Extract provided Start Marker
Purpose: The following page will explain how to perform a latent class analysis in Mplus, one with categorical variables and the other with a mix of categorical and continuous variables. A mixture model with categorical variables is called latent class analysis, whereas a mixture model with only continuous variables is called a latent profile analysis (Oberski, 2016).
Note: Mplus version 8 was used for these examples. Download all the files for this portion of this seminar.
1.0 Basic latent class analysis model
Latent class analysis is used to classify individuals into homogeneous subgroups. Individual differences in observed item response patterns are explained by differences in latent class membership (Geiser, 2013). For the case with only dichotomous variables \(X=\{0,1\}\), the latent class analysis (LCA) model for a single item can be written as:
$$ P(X_{vi} =1) = \sum_{g=1}^{G} \pi_{g} \pi_{ig} $$
where \(P(X_{vi}=1)\) denotes the unconditional probability that a randomly selected individual \(v\) obtained a score of \(X=1\) on item \(i\), \((i=1,\cdots,I)\) and the parameter
$$ \pi_{ig} = P(X_{vi} = 1 | G = g) $$
is the conditional solution probability. Since the sum of the two conditional probabilities equals one,
$$ P(X_{vi} = 0 | G = g) = 1-\pi_{ig}. $$
The class size parameter \(\pi_g\) indicates the unconditional probability of belonging to latent class \(g\), \((g = 1, \cdots, G)\), and the sum of all class-size parameters is 1, i.e.,
$$ \sum_{g=1}^{G} \pi_{g} = 1. $$
We will illustrate a simple latent class analysis (LCA) using the mplus73recode.dat dataset and see if we can identify two classes based on four binary variables. For example, the variable u1 indicates whether the student was in honors math in seventh grade (1=yes; 0=no); the variable u2 indicates whether the student was in honors math in eighth grade; rc3 indicates whether the student was in honors math in ninth grade; and rc4 indicates whether the student was in honors math in tenth grade. We specify that two latent classes should be extracted, and we expect that these classes will differentiate students who have a particularly high aptitude in math from those who do not.
Extract provided End Marker
Listed records Start Marker
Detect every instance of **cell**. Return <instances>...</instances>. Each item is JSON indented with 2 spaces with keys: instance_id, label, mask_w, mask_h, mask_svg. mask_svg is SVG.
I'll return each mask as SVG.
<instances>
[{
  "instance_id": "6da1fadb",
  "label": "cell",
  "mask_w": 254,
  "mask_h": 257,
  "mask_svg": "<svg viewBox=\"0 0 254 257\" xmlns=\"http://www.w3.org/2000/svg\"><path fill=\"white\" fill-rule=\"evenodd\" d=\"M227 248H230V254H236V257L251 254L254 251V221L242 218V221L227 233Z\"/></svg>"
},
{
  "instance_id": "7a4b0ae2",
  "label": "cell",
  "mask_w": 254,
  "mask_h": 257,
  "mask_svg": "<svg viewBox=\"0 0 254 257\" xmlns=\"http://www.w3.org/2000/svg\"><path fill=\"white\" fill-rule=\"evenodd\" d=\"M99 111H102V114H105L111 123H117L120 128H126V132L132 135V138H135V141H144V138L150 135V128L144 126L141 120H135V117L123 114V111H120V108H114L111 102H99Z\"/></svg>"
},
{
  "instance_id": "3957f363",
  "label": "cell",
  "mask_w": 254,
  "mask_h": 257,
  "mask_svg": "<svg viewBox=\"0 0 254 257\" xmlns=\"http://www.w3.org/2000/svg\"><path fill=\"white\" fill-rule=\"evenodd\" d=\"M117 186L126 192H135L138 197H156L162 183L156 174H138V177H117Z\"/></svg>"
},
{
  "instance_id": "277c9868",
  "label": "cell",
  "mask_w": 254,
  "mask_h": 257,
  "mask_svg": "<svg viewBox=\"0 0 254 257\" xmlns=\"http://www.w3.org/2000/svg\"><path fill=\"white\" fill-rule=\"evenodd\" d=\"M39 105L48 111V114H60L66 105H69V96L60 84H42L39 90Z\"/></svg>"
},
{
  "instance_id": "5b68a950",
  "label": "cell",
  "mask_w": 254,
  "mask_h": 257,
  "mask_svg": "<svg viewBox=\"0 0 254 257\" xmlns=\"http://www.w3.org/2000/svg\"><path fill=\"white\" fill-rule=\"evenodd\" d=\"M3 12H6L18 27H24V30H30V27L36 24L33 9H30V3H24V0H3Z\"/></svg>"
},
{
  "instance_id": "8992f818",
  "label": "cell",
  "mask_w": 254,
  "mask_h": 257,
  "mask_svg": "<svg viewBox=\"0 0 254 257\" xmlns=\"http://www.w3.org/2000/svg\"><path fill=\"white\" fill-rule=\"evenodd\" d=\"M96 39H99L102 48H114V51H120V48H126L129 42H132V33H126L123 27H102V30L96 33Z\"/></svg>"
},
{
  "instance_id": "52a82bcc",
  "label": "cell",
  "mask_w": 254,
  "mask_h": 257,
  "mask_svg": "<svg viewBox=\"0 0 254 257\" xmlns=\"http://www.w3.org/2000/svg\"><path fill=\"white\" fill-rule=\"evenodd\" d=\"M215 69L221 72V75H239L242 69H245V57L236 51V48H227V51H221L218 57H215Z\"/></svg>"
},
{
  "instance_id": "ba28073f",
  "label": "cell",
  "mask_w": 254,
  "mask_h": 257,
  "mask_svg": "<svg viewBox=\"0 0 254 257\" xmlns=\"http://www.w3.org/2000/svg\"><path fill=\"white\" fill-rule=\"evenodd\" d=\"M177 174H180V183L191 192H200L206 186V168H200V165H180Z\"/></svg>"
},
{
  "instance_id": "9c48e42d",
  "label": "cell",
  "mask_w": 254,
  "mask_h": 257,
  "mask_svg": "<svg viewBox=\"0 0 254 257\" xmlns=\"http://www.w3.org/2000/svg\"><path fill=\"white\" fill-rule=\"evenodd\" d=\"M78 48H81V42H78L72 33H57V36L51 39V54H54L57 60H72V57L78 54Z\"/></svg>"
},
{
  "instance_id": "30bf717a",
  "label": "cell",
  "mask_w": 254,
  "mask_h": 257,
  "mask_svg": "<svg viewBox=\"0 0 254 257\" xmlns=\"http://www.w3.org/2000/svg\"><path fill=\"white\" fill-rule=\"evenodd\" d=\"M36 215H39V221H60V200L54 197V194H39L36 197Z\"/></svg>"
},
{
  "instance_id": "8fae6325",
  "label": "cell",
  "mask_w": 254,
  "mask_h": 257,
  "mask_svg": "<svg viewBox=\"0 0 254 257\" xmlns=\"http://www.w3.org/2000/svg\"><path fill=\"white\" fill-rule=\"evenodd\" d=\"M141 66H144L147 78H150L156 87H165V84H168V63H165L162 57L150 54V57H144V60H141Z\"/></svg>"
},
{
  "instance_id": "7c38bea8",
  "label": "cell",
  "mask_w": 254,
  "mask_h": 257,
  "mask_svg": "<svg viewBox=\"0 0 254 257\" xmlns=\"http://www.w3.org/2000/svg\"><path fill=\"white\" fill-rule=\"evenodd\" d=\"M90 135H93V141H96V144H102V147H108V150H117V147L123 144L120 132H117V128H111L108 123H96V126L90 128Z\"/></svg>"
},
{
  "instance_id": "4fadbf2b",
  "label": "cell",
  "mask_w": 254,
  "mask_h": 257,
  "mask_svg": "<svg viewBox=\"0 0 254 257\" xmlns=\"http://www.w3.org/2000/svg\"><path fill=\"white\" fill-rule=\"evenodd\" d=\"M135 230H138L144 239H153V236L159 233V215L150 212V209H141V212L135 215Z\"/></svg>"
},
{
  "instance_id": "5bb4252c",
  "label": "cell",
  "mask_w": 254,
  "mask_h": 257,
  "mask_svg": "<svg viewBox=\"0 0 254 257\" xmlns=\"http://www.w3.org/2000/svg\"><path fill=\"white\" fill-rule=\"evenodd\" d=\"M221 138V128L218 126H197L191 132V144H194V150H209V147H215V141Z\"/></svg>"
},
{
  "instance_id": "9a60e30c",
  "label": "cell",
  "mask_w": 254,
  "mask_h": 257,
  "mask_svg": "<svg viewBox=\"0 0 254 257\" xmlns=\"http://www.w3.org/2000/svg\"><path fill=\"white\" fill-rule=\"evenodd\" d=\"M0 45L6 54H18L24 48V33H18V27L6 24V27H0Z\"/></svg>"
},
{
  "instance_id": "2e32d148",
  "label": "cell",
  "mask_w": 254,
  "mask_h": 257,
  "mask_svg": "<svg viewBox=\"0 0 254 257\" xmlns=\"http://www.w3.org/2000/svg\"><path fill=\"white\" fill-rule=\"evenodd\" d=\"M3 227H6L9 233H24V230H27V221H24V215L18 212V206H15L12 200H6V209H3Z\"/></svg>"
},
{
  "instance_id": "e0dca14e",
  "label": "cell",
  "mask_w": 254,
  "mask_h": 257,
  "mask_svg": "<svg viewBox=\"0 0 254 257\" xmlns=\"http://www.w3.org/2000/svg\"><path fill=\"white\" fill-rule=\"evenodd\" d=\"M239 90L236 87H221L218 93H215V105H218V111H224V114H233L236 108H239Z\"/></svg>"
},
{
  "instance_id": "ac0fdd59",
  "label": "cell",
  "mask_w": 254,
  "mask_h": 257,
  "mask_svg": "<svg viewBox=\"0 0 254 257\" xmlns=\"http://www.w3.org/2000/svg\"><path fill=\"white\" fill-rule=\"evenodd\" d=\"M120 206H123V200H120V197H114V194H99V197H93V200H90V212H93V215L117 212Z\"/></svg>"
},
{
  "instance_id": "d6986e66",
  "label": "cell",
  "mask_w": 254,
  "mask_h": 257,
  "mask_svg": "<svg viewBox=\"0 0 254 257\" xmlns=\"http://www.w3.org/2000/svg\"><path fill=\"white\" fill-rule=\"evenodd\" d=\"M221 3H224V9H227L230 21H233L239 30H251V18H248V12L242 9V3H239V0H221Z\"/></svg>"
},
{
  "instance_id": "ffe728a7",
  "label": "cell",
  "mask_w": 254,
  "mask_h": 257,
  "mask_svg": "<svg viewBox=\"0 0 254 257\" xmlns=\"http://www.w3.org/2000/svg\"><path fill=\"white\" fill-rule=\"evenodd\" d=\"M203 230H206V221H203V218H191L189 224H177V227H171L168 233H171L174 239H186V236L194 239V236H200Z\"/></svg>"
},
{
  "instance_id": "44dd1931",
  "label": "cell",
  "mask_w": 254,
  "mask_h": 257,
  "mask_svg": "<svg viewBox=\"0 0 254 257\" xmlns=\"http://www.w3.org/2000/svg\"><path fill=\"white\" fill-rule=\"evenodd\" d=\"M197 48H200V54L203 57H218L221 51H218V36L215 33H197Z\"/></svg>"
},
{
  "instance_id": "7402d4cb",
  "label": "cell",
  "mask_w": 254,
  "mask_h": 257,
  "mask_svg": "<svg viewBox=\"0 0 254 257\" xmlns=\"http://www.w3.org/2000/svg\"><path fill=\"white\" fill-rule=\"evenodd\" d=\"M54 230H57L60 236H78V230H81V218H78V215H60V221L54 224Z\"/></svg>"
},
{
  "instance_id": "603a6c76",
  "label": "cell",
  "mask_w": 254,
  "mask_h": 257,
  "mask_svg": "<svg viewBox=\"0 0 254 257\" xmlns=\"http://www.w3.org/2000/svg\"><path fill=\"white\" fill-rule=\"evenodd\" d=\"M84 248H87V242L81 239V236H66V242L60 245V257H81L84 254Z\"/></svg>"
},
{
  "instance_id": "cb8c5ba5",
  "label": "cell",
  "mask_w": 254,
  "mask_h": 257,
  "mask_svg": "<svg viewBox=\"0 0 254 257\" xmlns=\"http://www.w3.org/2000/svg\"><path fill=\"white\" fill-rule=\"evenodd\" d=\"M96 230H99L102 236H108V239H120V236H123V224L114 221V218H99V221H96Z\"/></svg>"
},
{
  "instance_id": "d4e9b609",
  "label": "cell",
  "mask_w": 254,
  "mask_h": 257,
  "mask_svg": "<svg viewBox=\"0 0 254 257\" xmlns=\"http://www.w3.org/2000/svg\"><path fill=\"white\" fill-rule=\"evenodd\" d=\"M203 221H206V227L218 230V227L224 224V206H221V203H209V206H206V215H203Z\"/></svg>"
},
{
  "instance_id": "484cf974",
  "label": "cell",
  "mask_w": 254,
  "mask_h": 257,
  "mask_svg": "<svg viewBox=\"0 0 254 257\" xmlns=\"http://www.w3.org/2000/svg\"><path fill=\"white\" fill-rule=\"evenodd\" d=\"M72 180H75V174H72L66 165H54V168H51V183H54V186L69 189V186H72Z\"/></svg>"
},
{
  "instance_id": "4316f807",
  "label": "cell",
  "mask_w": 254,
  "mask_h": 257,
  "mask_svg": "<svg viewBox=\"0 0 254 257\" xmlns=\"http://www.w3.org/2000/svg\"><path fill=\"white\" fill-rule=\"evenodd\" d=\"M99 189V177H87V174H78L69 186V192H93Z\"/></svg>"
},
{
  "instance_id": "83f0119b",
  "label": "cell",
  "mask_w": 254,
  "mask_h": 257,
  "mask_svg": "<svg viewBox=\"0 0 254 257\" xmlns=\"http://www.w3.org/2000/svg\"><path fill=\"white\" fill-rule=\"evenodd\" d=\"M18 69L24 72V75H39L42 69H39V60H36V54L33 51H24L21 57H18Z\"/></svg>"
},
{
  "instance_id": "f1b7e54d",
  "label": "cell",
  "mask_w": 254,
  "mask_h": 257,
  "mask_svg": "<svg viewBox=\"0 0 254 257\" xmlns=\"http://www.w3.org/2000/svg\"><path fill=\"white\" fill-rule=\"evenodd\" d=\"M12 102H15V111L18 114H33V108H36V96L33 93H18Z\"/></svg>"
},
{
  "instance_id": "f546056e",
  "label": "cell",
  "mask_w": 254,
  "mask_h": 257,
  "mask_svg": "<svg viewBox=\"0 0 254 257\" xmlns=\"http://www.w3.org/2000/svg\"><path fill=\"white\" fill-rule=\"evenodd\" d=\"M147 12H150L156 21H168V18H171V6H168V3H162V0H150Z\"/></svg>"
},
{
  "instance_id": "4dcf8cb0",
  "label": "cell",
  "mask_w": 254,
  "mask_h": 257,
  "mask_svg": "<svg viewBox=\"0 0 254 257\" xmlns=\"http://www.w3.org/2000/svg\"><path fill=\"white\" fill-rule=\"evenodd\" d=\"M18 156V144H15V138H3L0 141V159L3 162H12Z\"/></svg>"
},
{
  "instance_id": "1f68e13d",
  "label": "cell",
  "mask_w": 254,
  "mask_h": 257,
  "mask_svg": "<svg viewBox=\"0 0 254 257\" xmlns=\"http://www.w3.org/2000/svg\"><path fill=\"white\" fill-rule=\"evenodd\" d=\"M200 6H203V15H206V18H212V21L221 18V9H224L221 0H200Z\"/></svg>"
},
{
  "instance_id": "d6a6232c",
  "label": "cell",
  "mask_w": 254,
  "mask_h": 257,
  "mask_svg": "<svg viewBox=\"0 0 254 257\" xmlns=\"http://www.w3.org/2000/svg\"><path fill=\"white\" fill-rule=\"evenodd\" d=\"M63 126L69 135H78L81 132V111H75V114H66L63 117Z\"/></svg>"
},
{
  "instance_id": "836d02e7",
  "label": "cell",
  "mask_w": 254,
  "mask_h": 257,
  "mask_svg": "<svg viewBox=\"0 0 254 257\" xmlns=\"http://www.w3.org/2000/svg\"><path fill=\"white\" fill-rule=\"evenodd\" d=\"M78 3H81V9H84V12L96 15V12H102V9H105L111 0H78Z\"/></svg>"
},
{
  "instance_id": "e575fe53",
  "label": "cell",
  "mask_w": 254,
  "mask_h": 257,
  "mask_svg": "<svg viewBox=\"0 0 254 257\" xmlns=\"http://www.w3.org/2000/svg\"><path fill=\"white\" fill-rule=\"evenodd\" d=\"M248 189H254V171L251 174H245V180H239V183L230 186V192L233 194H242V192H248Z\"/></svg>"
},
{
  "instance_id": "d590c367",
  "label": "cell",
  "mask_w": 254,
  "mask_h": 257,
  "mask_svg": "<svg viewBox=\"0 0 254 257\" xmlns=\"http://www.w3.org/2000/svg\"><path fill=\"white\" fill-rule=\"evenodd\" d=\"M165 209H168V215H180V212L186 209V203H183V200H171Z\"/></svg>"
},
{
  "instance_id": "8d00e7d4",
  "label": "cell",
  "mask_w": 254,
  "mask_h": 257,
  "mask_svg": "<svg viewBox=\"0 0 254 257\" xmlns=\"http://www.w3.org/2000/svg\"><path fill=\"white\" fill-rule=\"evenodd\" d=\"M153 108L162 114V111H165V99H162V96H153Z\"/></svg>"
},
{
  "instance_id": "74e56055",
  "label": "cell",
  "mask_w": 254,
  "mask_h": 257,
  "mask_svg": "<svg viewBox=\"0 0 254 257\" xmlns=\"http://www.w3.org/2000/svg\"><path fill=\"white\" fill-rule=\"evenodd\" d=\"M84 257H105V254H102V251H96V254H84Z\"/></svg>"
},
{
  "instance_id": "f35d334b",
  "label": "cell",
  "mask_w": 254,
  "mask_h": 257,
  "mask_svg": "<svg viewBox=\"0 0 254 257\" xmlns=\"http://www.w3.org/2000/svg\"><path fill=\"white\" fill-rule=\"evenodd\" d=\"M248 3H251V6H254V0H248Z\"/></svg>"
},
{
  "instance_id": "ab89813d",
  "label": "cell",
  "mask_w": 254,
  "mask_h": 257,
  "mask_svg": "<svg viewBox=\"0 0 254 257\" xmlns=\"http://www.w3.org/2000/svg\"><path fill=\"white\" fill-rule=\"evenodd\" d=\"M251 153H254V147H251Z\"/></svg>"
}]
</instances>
Listed records End Marker
Work order
Reproduce the Mplus latent class analysis page word for word from "Purpose: The following" to "of this seminar.".

Answer box
Purpose: The following page will explain how to perform a latent class analysis in Mplus, one with categorical variables and the other with a mix of categorical and continuous variables. A mixture model with categorical variables is called latent class analysis, whereas a mixture model with only continuous variables is called a latent profile analysis (Oberski, 2016).
Note: Mplus version 8 was used for these examples. Download all the files for this portion of this seminar.